--- Task statement ---
Transcribe exactly the lines from the one containing "United States, site archbold_FL-13." through the end of the data, both included. Leave out pictures.

== == ==

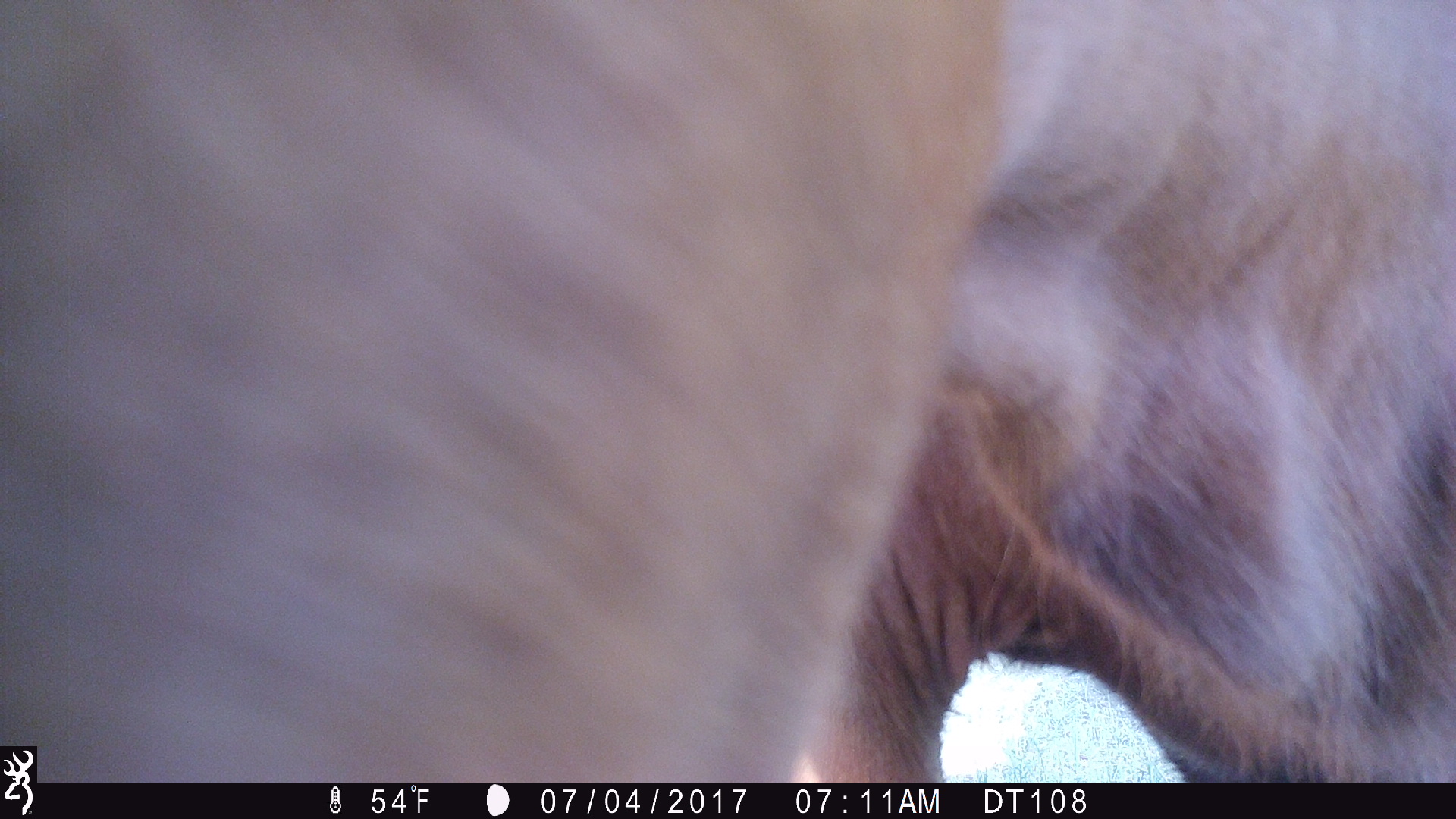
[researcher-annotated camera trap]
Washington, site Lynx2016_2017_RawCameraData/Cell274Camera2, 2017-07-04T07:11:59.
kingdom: Animalia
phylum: Chordata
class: Mammalia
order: Artiodactyla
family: Bovidae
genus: Bos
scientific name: Bos taurus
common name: domestic cattle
Domestic cattle (Bos taurus). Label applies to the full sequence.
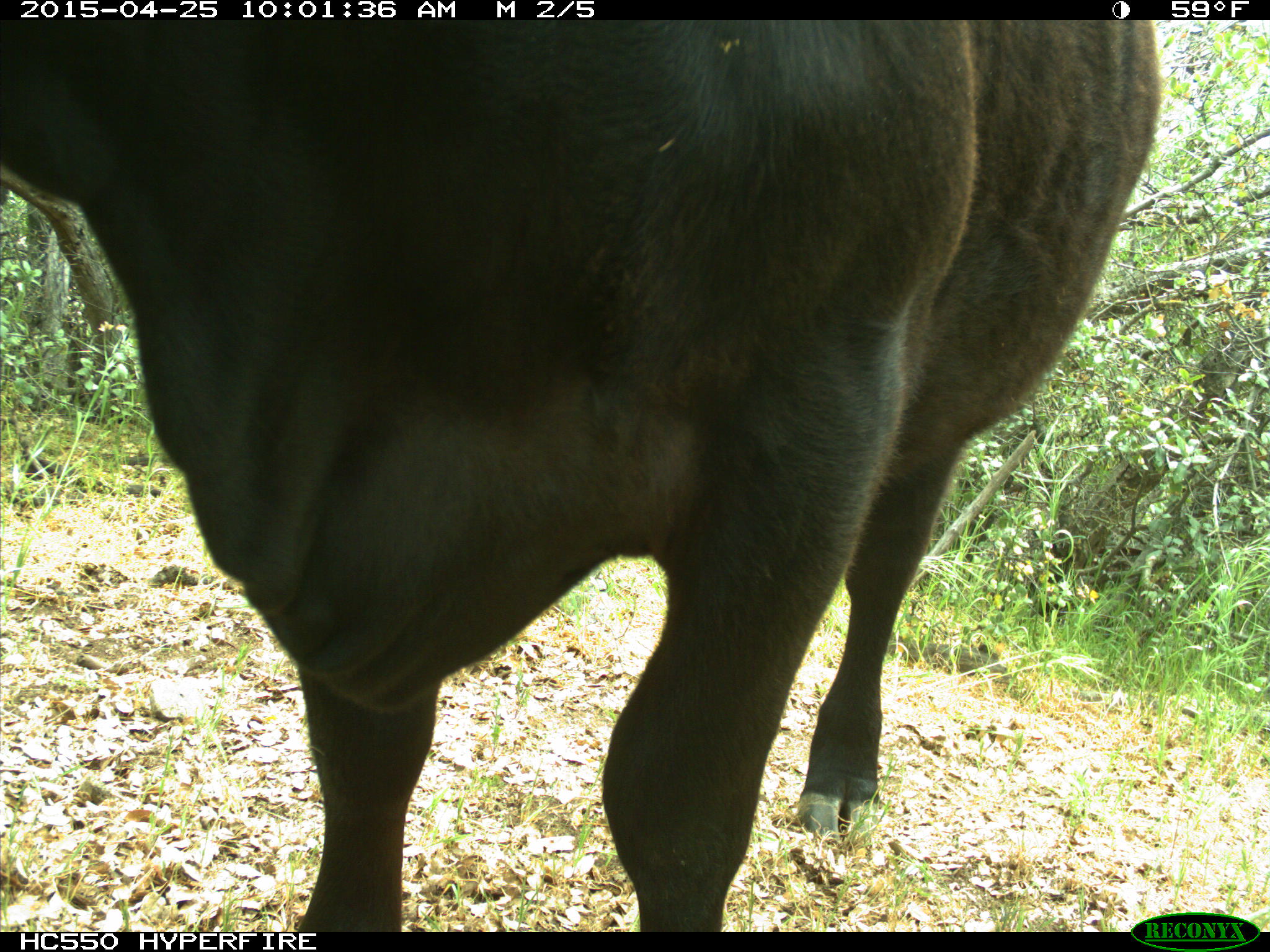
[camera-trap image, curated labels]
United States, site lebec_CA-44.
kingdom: Animalia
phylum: Chordata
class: Mammalia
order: Artiodactyla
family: Suidae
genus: Sus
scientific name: Sus scrofa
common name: wild boar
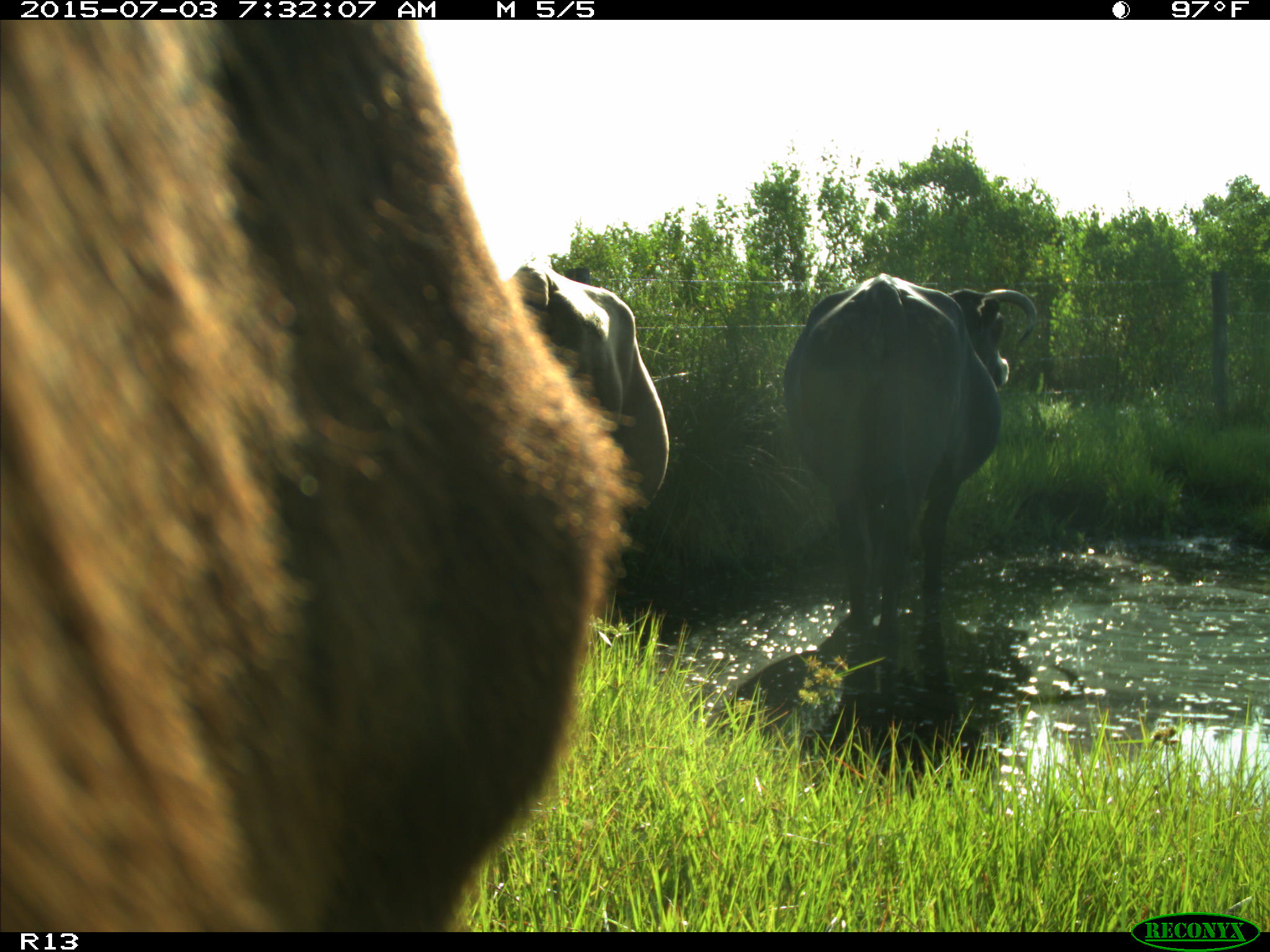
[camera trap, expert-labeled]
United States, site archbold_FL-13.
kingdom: Animalia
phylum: Chordata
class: Mammalia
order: Artiodactyla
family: Bovidae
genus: Bos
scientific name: Bos taurus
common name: domestic cow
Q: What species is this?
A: Bos taurus (domestic cow).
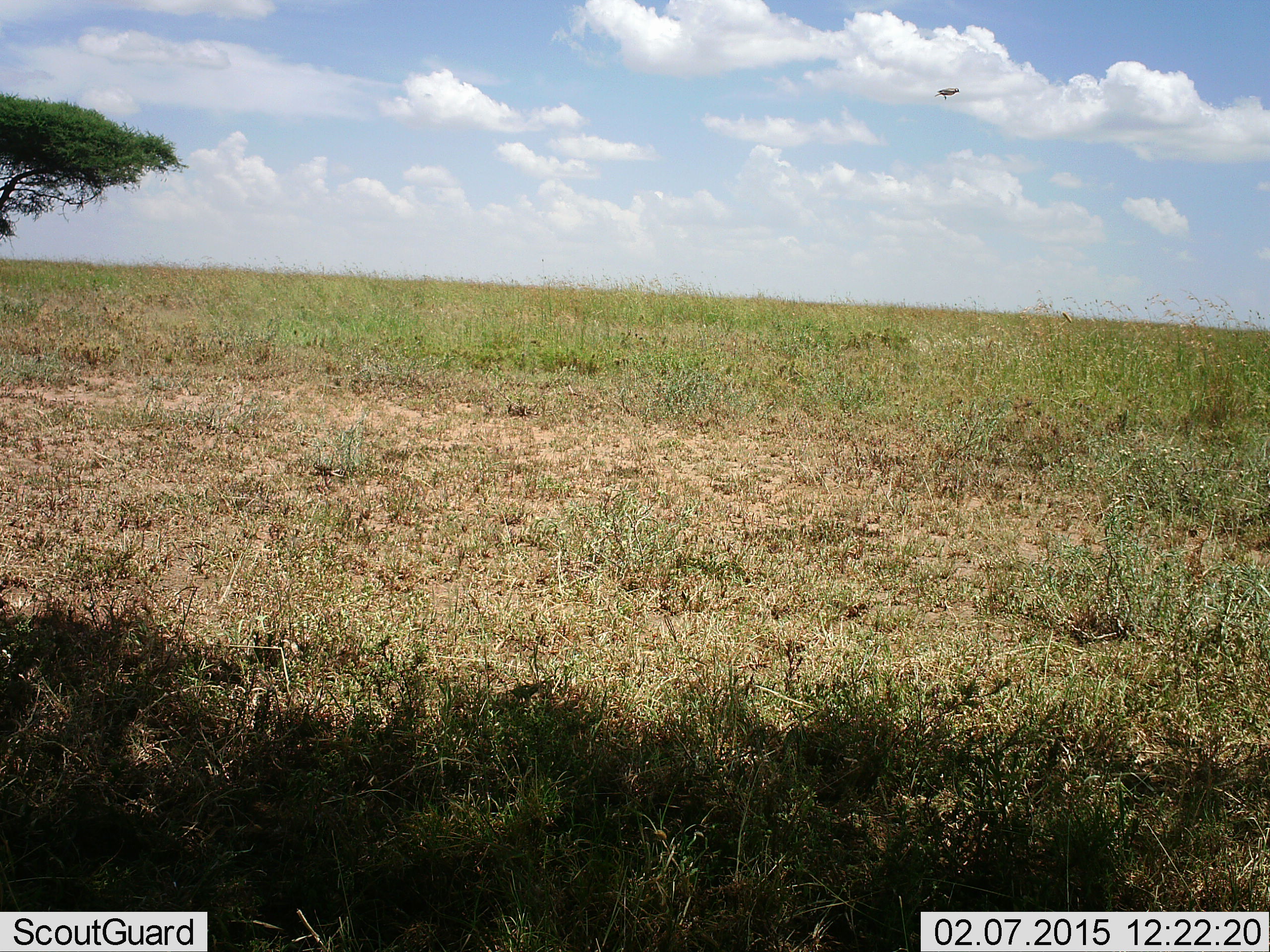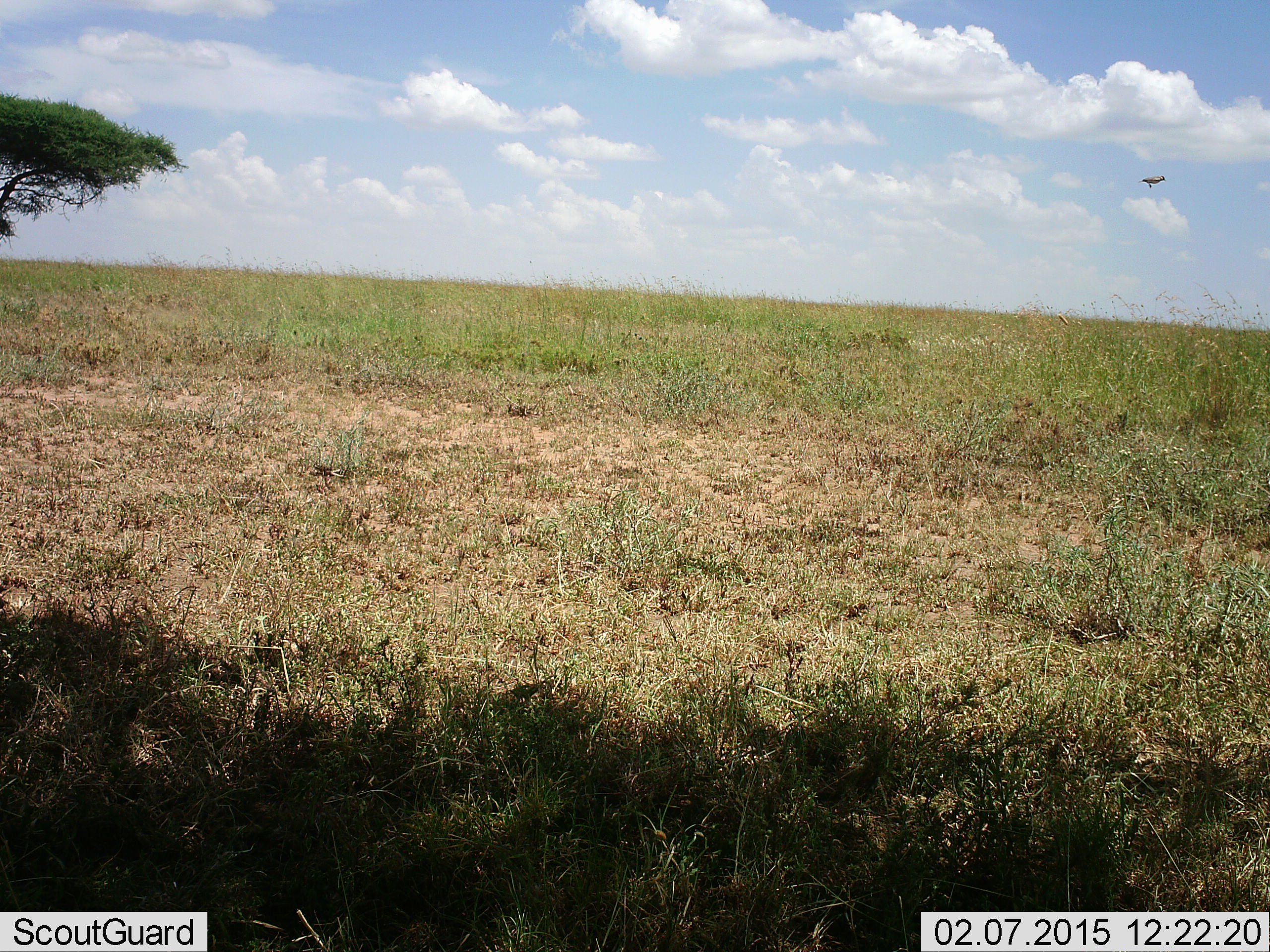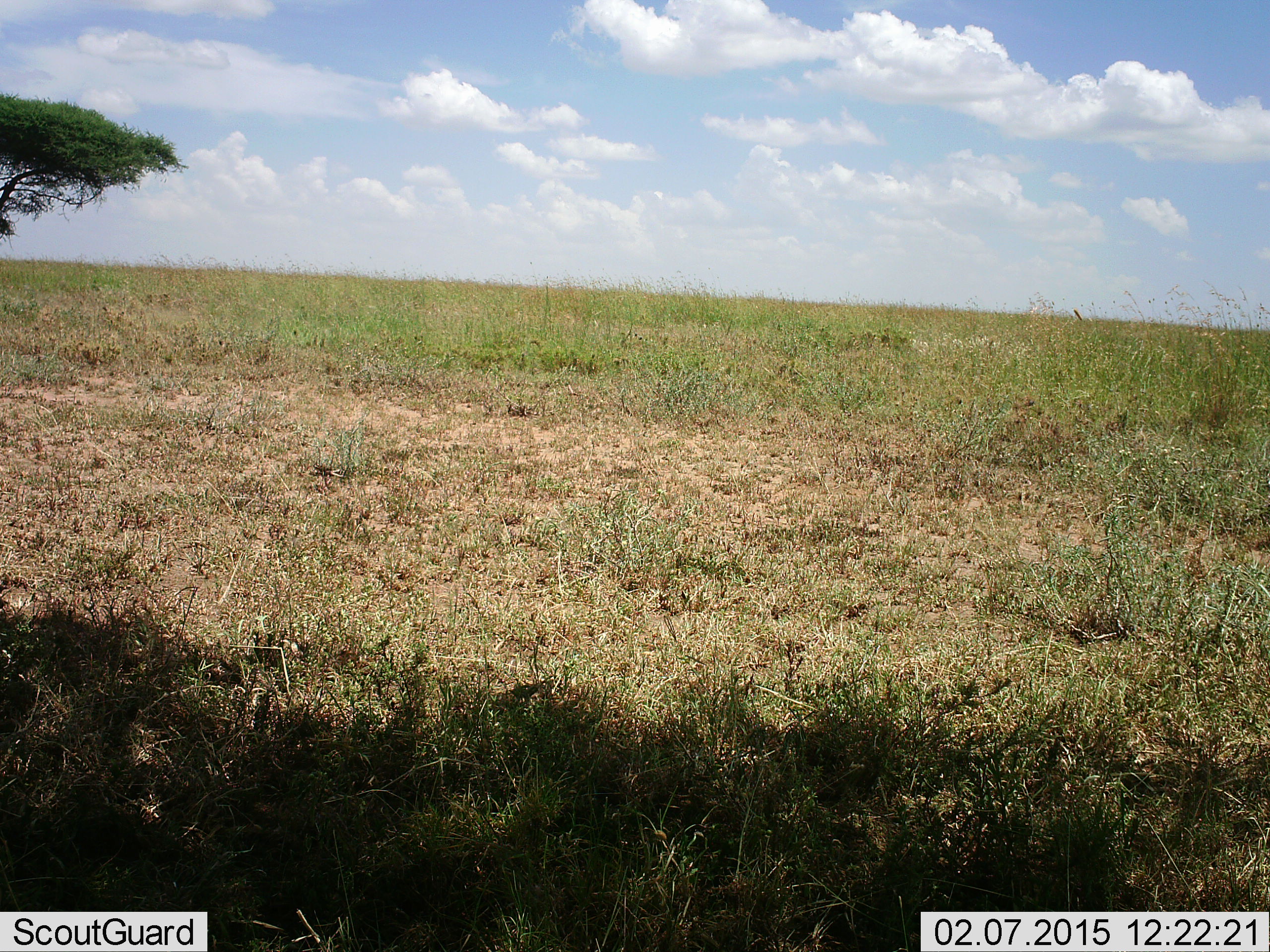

== == ==

--- Completed exercise ---
United States, site archbold_FL-13.
kingdom: Animalia
phylum: Chordata
class: Mammalia
order: Artiodactyla
family: Bovidae
genus: Bos
scientific name: Bos taurus
common name: domestic cow
Q: What species is this?
A: Bos taurus (domestic cow).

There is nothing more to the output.